◆ Task
For every entry, output the exact wording.

◆ Records for this exercise
┌────────

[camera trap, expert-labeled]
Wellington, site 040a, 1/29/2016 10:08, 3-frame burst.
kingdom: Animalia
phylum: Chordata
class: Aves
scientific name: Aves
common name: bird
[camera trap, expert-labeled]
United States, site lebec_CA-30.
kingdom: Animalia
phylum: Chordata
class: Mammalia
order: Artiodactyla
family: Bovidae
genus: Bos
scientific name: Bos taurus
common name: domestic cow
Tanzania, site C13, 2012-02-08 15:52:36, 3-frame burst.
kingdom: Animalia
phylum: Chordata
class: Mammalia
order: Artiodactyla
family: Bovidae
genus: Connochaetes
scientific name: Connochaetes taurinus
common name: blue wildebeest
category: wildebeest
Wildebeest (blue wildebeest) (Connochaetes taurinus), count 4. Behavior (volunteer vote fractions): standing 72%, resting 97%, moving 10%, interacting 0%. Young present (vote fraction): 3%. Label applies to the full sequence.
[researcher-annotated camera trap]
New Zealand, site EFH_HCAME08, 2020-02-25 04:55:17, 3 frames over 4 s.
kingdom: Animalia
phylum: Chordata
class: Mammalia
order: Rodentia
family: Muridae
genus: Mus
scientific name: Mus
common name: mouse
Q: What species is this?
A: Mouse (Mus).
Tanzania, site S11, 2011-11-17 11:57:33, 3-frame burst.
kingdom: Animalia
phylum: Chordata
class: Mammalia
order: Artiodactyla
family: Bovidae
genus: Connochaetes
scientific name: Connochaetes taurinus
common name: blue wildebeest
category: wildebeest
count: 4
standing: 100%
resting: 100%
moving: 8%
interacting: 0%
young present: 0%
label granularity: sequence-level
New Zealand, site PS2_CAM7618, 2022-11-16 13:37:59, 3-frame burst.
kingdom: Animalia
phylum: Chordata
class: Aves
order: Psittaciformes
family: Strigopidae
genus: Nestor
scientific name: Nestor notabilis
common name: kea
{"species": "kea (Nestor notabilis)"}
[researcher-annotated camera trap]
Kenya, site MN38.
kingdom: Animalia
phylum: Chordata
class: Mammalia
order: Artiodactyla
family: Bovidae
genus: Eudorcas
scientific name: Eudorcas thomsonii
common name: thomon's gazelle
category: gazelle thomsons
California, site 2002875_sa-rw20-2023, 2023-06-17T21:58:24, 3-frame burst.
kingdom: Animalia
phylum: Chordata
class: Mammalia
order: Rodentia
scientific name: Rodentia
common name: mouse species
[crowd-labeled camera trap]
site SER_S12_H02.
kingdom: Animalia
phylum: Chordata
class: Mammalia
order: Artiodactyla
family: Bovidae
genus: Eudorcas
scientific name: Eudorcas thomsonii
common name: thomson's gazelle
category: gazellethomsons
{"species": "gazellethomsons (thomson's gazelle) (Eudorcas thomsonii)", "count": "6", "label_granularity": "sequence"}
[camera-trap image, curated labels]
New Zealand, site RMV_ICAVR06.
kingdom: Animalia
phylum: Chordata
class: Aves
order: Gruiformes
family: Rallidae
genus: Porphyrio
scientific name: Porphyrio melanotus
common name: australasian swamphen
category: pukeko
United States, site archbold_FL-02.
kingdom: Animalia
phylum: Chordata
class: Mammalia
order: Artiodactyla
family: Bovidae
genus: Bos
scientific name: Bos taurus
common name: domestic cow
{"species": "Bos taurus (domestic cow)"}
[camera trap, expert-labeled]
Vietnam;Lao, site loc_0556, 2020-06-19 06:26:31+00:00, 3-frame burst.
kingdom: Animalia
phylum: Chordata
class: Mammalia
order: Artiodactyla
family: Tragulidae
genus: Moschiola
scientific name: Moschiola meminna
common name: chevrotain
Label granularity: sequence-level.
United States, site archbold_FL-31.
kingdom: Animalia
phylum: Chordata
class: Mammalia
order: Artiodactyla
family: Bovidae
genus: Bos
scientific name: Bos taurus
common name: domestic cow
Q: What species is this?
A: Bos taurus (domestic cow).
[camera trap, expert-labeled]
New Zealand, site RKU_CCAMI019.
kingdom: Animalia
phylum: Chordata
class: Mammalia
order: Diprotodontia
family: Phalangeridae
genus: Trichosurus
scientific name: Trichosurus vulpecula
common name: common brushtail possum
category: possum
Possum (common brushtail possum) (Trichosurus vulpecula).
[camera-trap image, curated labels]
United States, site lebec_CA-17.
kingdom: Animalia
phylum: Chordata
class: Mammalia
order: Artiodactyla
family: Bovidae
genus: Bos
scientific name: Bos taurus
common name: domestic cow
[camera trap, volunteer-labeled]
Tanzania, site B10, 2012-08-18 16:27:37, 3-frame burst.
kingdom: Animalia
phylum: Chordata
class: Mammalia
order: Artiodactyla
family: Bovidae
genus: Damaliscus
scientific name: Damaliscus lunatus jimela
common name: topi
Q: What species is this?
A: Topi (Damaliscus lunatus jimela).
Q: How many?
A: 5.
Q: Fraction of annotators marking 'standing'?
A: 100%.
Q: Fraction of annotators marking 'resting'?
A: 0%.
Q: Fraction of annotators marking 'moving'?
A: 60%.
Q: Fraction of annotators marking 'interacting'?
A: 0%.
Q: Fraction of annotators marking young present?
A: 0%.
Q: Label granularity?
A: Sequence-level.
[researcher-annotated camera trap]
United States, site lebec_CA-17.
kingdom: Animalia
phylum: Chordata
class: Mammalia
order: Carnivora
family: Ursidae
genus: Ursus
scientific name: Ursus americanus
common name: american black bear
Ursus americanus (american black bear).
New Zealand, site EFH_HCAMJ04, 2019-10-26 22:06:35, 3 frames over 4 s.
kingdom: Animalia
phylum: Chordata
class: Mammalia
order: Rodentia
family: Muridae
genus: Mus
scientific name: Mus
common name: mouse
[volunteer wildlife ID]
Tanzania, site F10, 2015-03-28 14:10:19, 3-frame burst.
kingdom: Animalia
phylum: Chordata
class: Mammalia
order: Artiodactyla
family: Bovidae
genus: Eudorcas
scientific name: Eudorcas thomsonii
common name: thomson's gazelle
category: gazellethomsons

└────────

◆ Solution below
[camera trap, expert-labeled]
Wellington, site 040a, 1/29/2016 10:08, 3-frame burst.
kingdom: Animalia
phylum: Chordata
class: Aves
scientific name: Aves
common name: bird
[camera trap, expert-labeled]
United States, site lebec_CA-30.
kingdom: Animalia
phylum: Chordata
class: Mammalia
order: Artiodactyla
family: Bovidae
genus: Bos
scientific name: Bos taurus
common name: domestic cow
Tanzania, site C13, 2012-02-08 15:52:36, 3-frame burst.
kingdom: Animalia
phylum: Chordata
class: Mammalia
order: Artiodactyla
family: Bovidae
genus: Connochaetes
scientific name: Connochaetes taurinus
common name: blue wildebeest
category: wildebeest
Wildebeest (blue wildebeest) (Connochaetes taurinus), count 4. Behavior (volunteer vote fractions): standing 72%, resting 97%, moving 10%, interacting 0%. Young present (vote fraction): 3%. Label applies to the full sequence.
[researcher-annotated camera trap]
New Zealand, site EFH_HCAME08, 2020-02-25 04:55:17, 3 frames over 4 s.
kingdom: Animalia
phylum: Chordata
class: Mammalia
order: Rodentia
family: Muridae
genus: Mus
scientific name: Mus
common name: mouse
Q: What species is this?
A: Mouse (Mus).
Tanzania, site S11, 2011-11-17 11:57:33, 3-frame burst.
kingdom: Animalia
phylum: Chordata
class: Mammalia
order: Artiodactyla
family: Bovidae
genus: Connochaetes
scientific name: Connochaetes taurinus
common name: blue wildebeest
category: wildebeest
count: 4
standing: 100%
resting: 100%
moving: 8%
interacting: 0%
young present: 0%
label granularity: sequence-level
New Zealand, site PS2_CAM7618, 2022-11-16 13:37:59, 3-frame burst.
kingdom: Animalia
phylum: Chordata
class: Aves
order: Psittaciformes
family: Strigopidae
genus: Nestor
scientific name: Nestor notabilis
common name: kea
{"species": "kea (Nestor notabilis)"}
[researcher-annotated camera trap]
Kenya, site MN38.
kingdom: Animalia
phylum: Chordata
class: Mammalia
order: Artiodactyla
family: Bovidae
genus: Eudorcas
scientific name: Eudorcas thomsonii
common name: thomon's gazelle
category: gazelle thomsons
California, site 2002875_sa-rw20-2023, 2023-06-17T21:58:24, 3-frame burst.
kingdom: Animalia
phylum: Chordata
class: Mammalia
order: Rodentia
scientific name: Rodentia
common name: mouse species
[crowd-labeled camera trap]
site SER_S12_H02.
kingdom: Animalia
phylum: Chordata
class: Mammalia
order: Artiodactyla
family: Bovidae
genus: Eudorcas
scientific name: Eudorcas thomsonii
common name: thomson's gazelle
category: gazellethomsons
{"species": "gazellethomsons (thomson's gazelle) (Eudorcas thomsonii)", "count": "6", "label_granularity": "sequence"}
[camera-trap image, curated labels]
New Zealand, site RMV_ICAVR06.
kingdom: Animalia
phylum: Chordata
class: Aves
order: Gruiformes
family: Rallidae
genus: Porphyrio
scientific name: Porphyrio melanotus
common name: australasian swamphen
category: pukeko
United States, site archbold_FL-02.
kingdom: Animalia
phylum: Chordata
class: Mammalia
order: Artiodactyla
family: Bovidae
genus: Bos
scientific name: Bos taurus
common name: domestic cow
{"species": "Bos taurus (domestic cow)"}
[camera trap, expert-labeled]
Vietnam;Lao, site loc_0556, 2020-06-19 06:26:31+00:00, 3-frame burst.
kingdom: Animalia
phylum: Chordata
class: Mammalia
order: Artiodactyla
family: Tragulidae
genus: Moschiola
scientific name: Moschiola meminna
common name: chevrotain
Label granularity: sequence-level.
United States, site archbold_FL-31.
kingdom: Animalia
phylum: Chordata
class: Mammalia
order: Artiodactyla
family: Bovidae
genus: Bos
scientific name: Bos taurus
common name: domestic cow
Q: What species is this?
A: Bos taurus (domestic cow).
[camera trap, expert-labeled]
New Zealand, site RKU_CCAMI019.
kingdom: Animalia
phylum: Chordata
class: Mammalia
order: Diprotodontia
family: Phalangeridae
genus: Trichosurus
scientific name: Trichosurus vulpecula
common name: common brushtail possum
category: possum
Possum (common brushtail possum) (Trichosurus vulpecula).
[camera-trap image, curated labels]
United States, site lebec_CA-17.
kingdom: Animalia
phylum: Chordata
class: Mammalia
order: Artiodactyla
family: Bovidae
genus: Bos
scientific name: Bos taurus
common name: domestic cow
[camera trap, volunteer-labeled]
Tanzania, site B10, 2012-08-18 16:27:37, 3-frame burst.
kingdom: Animalia
phylum: Chordata
class: Mammalia
order: Artiodactyla
family: Bovidae
genus: Damaliscus
scientific name: Damaliscus lunatus jimela
common name: topi
Q: What species is this?
A: Topi (Damaliscus lunatus jimela).
Q: How many?
A: 5.
Q: Fraction of annotators marking 'standing'?
A: 100%.
Q: Fraction of annotators marking 'resting'?
A: 0%.
Q: Fraction of annotators marking 'moving'?
A: 60%.
Q: Fraction of annotators marking 'interacting'?
A: 0%.
Q: Fraction of annotators marking young present?
A: 0%.
Q: Label granularity?
A: Sequence-level.
[researcher-annotated camera trap]
United States, site lebec_CA-17.
kingdom: Animalia
phylum: Chordata
class: Mammalia
order: Carnivora
family: Ursidae
genus: Ursus
scientific name: Ursus americanus
common name: american black bear
Ursus americanus (american black bear).
New Zealand, site EFH_HCAMJ04, 2019-10-26 22:06:35, 3 frames over 4 s.
kingdom: Animalia
phylum: Chordata
class: Mammalia
order: Rodentia
family: Muridae
genus: Mus
scientific name: Mus
common name: mouse
[volunteer wildlife ID]
Tanzania, site F10, 2015-03-28 14:10:19, 3-frame burst.
kingdom: Animalia
phylum: Chordata
class: Mammalia
order: Artiodactyla
family: Bovidae
genus: Eudorcas
scientific name: Eudorcas thomsonii
common name: thomson's gazelle
category: gazellethomsons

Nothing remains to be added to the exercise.